Fontana, who is also a senior investigator at the Istituto Superiore di Sanità in Rome, Italy, said they found:
“The people doing calorie restriction had a lower average core body temperature by about 0.2 degrees Celsius, which sounds like a modest reduction but is statistically significant and similar to the reduction we have observed in long-lived, calorie-restricted mice.”
“What is interesting about that is endurance athletes, who are the same age and are equally lean, don’t have similar reductions in body temperature,” he noted.
Core body temperature is the optimum temperature for all the organs in the body to work at their best.
To measure core body temperatures, the researchers asked the participants to swallow telemetric capsules. These then transmitted temperature readings from inside their bodies every minute.
The temperature of the human body is not the same throughout, and internal readings (“core temperatures”) tend to be higher than readings taken closer to the skin.
Ideally, core body temperature is 98.6 degrees Fahrenheit or 37.7 degrees Celsius, but this varies from about 96 to nearly 100 degrees Fahrenheit.
The researchers point out that the study does not reveal whether calorie-restriction itself causes core temperature to go down, or whether something else is involved.
However, Fontana says reduced temperature is a key to longer lifespan in animals: research shows that it is “consistently true that those with lower core body temperatures live longer”, he explained.
Fontana and colleagues referred to evidence from another unrelated study, the Baltimore Longitudinal Study of Aging, that found men with lower core body temperatures lived significantly longer than men with higher body temperatures.
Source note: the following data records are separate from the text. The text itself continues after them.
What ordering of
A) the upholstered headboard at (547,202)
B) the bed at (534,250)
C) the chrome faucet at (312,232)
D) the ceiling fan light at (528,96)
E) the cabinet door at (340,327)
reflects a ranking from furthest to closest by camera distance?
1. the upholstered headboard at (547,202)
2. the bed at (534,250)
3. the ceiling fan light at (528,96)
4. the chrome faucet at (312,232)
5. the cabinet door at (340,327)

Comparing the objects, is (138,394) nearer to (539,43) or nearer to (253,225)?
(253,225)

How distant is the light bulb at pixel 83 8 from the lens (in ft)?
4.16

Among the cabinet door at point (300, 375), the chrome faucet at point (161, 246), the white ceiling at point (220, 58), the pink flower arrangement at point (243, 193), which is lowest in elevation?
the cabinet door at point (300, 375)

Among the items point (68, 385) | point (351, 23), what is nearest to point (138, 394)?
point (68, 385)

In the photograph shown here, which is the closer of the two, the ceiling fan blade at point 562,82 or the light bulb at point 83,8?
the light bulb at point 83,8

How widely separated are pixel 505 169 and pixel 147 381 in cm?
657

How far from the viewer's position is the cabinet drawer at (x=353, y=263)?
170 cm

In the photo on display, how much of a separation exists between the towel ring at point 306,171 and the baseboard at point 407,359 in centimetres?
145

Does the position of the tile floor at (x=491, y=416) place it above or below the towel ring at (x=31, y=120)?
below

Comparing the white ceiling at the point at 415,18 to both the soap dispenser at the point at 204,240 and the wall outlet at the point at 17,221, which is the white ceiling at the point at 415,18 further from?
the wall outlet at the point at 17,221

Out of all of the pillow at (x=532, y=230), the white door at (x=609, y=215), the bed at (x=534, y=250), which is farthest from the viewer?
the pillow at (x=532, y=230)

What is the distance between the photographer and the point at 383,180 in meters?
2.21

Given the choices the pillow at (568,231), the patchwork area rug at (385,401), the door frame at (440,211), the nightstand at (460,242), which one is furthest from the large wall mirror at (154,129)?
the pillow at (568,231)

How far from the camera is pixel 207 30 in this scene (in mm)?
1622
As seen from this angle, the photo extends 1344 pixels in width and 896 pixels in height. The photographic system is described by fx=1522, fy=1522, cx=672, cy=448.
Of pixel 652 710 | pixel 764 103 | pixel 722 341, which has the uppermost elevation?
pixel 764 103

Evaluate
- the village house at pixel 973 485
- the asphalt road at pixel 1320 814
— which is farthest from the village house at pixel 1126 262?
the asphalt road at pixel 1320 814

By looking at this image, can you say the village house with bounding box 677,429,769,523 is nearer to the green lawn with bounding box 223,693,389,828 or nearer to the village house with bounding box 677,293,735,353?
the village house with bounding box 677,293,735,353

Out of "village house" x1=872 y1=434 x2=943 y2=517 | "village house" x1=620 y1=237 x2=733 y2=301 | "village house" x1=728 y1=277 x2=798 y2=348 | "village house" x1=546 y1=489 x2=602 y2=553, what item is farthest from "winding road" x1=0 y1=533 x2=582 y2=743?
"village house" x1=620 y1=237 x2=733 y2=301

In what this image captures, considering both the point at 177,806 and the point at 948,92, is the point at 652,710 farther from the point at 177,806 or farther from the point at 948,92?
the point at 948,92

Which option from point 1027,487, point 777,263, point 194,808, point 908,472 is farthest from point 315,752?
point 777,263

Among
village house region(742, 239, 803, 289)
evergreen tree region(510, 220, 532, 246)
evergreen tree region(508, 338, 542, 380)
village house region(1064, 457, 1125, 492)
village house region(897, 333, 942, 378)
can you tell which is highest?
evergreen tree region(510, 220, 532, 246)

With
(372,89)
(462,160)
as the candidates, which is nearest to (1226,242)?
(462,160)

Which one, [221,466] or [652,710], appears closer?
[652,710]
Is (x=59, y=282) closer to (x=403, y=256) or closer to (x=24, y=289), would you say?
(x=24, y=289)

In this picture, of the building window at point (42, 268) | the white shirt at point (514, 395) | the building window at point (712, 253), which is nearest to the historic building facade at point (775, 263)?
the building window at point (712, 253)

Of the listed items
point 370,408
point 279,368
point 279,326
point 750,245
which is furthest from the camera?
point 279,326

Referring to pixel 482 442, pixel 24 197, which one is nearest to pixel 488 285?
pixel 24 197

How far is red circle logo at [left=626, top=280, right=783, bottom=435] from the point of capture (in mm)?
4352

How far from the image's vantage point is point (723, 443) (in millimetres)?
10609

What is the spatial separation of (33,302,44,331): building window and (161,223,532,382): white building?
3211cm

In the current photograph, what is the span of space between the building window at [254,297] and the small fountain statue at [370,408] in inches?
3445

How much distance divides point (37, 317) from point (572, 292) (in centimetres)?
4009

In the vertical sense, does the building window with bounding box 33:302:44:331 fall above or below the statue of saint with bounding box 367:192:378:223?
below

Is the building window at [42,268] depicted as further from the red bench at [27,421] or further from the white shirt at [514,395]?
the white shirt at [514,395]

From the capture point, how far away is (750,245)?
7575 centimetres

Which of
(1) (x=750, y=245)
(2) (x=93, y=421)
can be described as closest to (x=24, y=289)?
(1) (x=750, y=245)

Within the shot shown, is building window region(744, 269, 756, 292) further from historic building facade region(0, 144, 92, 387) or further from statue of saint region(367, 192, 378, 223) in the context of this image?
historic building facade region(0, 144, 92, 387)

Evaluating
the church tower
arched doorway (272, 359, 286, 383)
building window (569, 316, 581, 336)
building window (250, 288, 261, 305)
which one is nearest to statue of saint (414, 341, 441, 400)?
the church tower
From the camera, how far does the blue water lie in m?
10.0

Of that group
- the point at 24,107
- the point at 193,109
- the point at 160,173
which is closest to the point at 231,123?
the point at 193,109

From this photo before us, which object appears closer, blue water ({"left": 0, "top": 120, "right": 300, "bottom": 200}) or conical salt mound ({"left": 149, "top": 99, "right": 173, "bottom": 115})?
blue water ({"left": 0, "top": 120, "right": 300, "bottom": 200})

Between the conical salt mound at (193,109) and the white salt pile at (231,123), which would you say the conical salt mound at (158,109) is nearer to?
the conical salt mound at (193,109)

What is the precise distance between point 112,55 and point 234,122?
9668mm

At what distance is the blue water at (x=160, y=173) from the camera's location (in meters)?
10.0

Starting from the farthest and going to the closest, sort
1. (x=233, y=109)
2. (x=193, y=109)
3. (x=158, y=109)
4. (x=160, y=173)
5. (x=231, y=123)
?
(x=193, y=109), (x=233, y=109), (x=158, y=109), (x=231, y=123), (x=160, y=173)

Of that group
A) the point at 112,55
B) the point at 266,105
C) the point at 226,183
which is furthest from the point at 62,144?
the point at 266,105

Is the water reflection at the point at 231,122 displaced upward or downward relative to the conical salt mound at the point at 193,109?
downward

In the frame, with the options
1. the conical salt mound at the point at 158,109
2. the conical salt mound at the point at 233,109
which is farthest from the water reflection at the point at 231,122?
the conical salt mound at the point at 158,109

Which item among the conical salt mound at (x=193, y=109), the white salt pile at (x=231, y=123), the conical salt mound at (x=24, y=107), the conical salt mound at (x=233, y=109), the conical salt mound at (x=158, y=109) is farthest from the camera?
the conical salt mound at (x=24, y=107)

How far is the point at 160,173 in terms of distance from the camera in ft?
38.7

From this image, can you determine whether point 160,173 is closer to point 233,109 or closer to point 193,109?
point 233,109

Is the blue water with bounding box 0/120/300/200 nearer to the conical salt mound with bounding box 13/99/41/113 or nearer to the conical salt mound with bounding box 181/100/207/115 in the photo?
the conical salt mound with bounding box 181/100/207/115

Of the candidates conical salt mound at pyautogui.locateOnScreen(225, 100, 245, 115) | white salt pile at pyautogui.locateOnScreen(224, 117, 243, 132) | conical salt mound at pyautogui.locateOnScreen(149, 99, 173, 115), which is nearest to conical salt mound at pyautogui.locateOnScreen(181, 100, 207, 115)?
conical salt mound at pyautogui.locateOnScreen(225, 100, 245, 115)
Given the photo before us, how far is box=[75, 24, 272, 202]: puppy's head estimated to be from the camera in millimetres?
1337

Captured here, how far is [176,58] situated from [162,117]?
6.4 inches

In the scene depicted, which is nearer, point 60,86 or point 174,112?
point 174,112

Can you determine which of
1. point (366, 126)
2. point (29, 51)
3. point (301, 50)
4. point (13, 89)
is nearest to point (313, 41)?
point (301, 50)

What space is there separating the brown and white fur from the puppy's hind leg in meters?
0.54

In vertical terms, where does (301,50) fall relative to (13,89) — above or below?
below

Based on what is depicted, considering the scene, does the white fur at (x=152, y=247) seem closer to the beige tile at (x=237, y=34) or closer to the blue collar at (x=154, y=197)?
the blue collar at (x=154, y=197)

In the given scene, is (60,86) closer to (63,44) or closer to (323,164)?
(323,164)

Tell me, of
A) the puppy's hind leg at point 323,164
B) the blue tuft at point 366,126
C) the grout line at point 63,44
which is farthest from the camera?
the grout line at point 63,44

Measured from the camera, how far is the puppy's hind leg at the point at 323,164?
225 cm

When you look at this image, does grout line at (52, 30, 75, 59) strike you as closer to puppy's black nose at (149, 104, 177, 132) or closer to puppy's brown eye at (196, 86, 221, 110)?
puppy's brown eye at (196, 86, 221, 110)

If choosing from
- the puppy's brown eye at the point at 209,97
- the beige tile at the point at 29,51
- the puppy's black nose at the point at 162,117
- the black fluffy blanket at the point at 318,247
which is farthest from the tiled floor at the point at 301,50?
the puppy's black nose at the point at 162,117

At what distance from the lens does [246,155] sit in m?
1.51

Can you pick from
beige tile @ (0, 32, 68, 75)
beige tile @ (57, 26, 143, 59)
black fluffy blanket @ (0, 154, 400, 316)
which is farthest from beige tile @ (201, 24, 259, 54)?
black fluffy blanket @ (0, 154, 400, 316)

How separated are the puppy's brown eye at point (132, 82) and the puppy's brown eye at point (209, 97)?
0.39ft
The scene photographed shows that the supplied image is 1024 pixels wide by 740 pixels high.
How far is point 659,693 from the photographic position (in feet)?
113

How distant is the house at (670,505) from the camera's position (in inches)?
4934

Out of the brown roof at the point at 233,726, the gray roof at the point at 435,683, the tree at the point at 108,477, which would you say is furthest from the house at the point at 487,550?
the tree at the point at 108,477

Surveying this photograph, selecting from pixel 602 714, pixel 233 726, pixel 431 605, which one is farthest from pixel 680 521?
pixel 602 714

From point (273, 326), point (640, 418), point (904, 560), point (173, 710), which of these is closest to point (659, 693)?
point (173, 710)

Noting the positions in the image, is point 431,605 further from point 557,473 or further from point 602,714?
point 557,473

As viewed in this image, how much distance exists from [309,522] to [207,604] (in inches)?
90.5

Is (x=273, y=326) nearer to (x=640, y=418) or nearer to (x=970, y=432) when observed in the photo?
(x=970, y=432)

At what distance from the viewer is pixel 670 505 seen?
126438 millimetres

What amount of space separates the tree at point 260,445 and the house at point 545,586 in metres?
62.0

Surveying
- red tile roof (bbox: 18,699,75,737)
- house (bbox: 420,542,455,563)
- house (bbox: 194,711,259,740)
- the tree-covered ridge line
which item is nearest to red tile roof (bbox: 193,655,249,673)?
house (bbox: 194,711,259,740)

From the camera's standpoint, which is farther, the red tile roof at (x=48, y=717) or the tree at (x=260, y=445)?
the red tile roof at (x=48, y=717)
The reason for the lower body temperature was probably genetic, they note.
This strengthens the argument that body temperature predicts longevity in humans too, says Fontana.
However, none of these works shed light on how many more years people with lower core body temperatures might live compared to their warmer counterparts.
For now it appears, based on animal studies, that a lower core body temperature is not enough. Rodents whose core body temperature is consistently kept lower by exposure to cold water live no longer than normal rodents.
Fontana says he thinks how you achieve your lower body temperature could be the key.
He reckons that if you spend most of your life overweight, smoking and drinking, and then take drugs to lower your body temperature, you won’t live any longer.
However, he said, if you were to practise “mild calorie restriction”, stick to a good diet, do some exercise, and then take the temperature-lowering drug, then you might see an effect similar to that seen in more severe calorie-restriction.
The National Institute of Diabetes, Digestive and Kidney Diseases, the Insituto Superiore di Sanita/National Institutes of Health Collaboration, the Longer Life Foundation and the Scott and Annie Appleby Charitable Trust, all donated funds and grants to pay for the research.
“Long-term calorie restriction, but not endurance exercise, lowers core body temperature in humans.”
Andreea Soare, Roberto Cangemi, Daniela Omodei, John O. Holloszy, and Luigi Fontana.
Aging, Volume 3 Number 4, April, 2011, pp 374-379.
Additional source: Washington University School of Medicine (press release 10 May 2011).